Prompt: Using the entries below, output exactly the line containing "Examining the photo" and all lines that follow it to the end.

Given records:
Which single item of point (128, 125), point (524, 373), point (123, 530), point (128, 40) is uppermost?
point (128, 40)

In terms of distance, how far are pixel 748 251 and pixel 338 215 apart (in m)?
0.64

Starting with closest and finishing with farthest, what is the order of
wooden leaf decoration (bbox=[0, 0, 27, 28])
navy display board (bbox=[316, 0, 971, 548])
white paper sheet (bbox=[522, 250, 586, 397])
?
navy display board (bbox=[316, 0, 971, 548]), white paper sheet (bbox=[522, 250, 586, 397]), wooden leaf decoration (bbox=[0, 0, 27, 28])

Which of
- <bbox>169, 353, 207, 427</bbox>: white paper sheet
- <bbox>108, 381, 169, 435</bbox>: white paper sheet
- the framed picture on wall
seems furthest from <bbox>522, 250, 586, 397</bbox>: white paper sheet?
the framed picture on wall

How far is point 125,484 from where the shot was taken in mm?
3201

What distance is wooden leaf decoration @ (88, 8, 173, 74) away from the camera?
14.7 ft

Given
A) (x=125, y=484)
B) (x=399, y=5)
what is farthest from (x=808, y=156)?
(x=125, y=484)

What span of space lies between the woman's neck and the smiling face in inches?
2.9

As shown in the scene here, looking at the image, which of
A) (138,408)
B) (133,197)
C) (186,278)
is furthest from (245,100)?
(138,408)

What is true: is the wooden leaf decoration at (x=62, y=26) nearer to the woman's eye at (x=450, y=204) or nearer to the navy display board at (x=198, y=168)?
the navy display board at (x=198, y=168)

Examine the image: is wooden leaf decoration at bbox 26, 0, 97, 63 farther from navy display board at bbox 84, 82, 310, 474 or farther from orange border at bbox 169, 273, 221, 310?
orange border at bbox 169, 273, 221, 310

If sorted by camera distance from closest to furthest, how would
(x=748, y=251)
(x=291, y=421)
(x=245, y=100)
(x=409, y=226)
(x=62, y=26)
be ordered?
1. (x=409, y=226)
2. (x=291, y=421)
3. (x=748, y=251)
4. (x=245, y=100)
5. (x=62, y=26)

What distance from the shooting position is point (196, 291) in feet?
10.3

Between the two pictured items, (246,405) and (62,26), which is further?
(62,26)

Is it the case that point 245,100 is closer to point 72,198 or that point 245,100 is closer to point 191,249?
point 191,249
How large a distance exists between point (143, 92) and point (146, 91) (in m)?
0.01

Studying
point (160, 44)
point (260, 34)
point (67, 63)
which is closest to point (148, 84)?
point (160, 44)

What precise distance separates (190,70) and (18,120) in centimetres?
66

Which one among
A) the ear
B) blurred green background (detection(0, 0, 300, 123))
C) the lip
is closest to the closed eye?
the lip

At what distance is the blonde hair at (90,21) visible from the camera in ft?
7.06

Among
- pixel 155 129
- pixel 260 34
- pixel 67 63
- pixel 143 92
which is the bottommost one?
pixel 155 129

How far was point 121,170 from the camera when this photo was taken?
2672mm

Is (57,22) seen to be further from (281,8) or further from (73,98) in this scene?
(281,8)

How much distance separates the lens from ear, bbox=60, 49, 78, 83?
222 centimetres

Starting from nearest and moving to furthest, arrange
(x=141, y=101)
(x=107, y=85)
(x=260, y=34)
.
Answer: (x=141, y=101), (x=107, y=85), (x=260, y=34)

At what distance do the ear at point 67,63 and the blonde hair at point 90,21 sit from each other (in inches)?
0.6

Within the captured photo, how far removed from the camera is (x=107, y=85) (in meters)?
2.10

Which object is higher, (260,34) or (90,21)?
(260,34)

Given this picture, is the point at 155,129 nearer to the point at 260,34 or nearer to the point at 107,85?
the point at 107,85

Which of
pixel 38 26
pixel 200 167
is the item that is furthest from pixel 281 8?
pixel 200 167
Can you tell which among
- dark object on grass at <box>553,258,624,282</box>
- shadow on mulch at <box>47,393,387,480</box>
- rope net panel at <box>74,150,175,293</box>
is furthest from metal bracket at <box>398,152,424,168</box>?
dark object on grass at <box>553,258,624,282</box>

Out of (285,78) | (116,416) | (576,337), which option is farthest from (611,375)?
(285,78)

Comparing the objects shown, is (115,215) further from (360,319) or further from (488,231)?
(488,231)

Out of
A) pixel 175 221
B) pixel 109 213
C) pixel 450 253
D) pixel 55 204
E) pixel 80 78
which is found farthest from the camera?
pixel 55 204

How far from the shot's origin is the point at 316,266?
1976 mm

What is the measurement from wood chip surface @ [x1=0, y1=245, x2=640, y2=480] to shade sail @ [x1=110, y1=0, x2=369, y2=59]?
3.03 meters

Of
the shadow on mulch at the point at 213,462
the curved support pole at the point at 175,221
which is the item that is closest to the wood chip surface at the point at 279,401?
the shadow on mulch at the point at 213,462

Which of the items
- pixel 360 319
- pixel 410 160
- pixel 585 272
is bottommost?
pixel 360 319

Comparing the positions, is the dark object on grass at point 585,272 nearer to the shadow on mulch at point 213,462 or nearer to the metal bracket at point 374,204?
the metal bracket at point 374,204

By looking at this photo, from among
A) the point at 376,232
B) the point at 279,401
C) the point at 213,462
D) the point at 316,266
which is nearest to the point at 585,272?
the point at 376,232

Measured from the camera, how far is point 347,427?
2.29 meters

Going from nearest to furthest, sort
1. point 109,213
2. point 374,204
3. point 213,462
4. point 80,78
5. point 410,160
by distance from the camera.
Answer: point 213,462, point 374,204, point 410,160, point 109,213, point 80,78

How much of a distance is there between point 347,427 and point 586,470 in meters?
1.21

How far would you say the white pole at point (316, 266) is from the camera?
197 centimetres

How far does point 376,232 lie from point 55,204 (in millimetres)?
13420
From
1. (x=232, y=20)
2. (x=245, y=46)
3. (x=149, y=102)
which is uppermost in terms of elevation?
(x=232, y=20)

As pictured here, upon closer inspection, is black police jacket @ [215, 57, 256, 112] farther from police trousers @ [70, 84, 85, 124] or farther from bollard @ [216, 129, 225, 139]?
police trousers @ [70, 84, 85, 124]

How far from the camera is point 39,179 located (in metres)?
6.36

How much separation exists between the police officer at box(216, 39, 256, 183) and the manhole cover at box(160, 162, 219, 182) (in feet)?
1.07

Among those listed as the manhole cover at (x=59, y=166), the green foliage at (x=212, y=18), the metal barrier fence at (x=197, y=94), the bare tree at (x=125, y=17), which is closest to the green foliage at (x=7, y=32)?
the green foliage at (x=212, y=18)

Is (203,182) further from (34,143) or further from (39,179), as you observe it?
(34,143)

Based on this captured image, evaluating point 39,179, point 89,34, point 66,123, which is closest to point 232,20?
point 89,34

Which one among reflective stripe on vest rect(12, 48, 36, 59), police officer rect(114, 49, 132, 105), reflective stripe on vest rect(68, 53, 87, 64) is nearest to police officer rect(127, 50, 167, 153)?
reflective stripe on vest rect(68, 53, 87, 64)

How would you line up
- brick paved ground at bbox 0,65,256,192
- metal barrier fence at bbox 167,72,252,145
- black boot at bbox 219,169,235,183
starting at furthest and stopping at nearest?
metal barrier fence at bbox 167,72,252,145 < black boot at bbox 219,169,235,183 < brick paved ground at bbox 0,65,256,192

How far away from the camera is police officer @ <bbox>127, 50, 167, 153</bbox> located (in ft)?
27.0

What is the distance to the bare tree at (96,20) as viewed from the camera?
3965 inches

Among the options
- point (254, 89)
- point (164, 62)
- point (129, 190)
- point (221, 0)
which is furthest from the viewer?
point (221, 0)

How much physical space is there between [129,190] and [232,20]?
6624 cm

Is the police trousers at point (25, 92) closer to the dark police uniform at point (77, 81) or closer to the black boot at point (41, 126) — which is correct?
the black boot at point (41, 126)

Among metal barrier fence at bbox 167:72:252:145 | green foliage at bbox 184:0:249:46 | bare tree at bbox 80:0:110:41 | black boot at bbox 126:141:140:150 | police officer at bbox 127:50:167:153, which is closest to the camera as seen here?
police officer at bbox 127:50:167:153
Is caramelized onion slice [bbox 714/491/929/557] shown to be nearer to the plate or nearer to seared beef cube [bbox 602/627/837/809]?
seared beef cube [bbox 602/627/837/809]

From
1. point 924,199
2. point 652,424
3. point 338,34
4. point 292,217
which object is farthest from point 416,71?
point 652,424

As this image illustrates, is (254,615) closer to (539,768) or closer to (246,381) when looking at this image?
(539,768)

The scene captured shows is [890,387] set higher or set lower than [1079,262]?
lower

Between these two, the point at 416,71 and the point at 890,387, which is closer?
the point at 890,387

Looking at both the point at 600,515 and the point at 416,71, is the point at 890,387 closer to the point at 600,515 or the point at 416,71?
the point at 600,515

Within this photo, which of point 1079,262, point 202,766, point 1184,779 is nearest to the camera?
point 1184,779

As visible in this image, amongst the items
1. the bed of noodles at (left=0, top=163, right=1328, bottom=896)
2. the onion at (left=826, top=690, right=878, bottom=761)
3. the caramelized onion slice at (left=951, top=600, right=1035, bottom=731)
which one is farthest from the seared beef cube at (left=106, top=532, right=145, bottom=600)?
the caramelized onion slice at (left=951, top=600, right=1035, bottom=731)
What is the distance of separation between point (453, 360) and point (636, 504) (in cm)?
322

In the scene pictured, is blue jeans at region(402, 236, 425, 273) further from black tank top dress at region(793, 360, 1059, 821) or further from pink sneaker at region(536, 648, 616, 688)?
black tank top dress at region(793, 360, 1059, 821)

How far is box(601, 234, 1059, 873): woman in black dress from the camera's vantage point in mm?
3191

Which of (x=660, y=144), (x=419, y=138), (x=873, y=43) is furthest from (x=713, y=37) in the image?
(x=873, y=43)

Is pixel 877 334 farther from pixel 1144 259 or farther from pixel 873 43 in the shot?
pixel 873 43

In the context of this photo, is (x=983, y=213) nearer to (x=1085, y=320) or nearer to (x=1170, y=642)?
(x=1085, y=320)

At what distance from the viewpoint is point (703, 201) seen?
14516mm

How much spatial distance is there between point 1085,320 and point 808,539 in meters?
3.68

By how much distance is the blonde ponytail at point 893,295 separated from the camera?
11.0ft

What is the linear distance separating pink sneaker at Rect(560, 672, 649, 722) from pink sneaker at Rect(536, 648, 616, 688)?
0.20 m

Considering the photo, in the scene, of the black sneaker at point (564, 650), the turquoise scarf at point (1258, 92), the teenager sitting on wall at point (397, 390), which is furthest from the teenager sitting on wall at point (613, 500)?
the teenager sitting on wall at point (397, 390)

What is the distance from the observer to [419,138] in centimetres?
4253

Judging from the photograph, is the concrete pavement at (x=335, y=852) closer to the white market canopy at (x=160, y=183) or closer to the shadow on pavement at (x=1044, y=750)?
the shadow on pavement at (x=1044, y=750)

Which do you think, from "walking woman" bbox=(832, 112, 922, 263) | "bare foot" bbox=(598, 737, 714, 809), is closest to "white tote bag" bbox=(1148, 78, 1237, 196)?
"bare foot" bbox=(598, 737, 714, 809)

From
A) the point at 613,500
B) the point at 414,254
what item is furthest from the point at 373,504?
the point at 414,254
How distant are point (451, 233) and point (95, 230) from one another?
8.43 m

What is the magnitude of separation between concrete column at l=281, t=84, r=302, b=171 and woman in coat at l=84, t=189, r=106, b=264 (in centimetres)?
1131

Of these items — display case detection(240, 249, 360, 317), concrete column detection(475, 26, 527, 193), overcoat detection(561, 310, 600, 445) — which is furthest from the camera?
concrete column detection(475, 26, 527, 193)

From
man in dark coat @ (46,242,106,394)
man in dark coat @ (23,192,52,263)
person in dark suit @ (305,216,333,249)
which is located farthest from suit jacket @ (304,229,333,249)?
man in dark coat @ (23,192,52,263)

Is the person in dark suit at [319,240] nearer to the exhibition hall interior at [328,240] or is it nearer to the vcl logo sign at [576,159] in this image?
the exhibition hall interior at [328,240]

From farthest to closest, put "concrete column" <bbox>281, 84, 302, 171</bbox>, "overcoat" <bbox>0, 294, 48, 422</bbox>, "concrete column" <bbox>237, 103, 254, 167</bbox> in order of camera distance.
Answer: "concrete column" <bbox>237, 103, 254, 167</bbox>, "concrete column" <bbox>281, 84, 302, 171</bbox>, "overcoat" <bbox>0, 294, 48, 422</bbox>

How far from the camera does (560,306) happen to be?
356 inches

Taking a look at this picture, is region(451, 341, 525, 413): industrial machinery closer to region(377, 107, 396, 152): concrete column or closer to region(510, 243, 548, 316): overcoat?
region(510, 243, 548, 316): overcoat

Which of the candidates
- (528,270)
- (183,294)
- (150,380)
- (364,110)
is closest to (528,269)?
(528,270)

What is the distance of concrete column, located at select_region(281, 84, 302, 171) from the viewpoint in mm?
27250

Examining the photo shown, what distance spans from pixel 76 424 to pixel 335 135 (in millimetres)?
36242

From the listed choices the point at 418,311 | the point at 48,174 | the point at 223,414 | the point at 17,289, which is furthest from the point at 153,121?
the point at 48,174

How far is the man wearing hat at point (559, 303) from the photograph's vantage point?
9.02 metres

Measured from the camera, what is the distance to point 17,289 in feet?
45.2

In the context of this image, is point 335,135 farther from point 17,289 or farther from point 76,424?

Exercise result:
Examining the photo shown, what distance spans from pixel 76 424 to pixel 335 135 (in millimetres)?
36242

From the listed choices the point at 418,311 | the point at 48,174 | the point at 223,414 | the point at 17,289, which is furthest from the point at 153,121?
the point at 48,174

How far is the man wearing hat at point (559, 303) from the photograph's vantage point?
9.02 metres

Measured from the camera, what is the distance to point 17,289 in feet?
45.2

In the context of this image, is point 335,135 farther from point 17,289 or farther from point 76,424?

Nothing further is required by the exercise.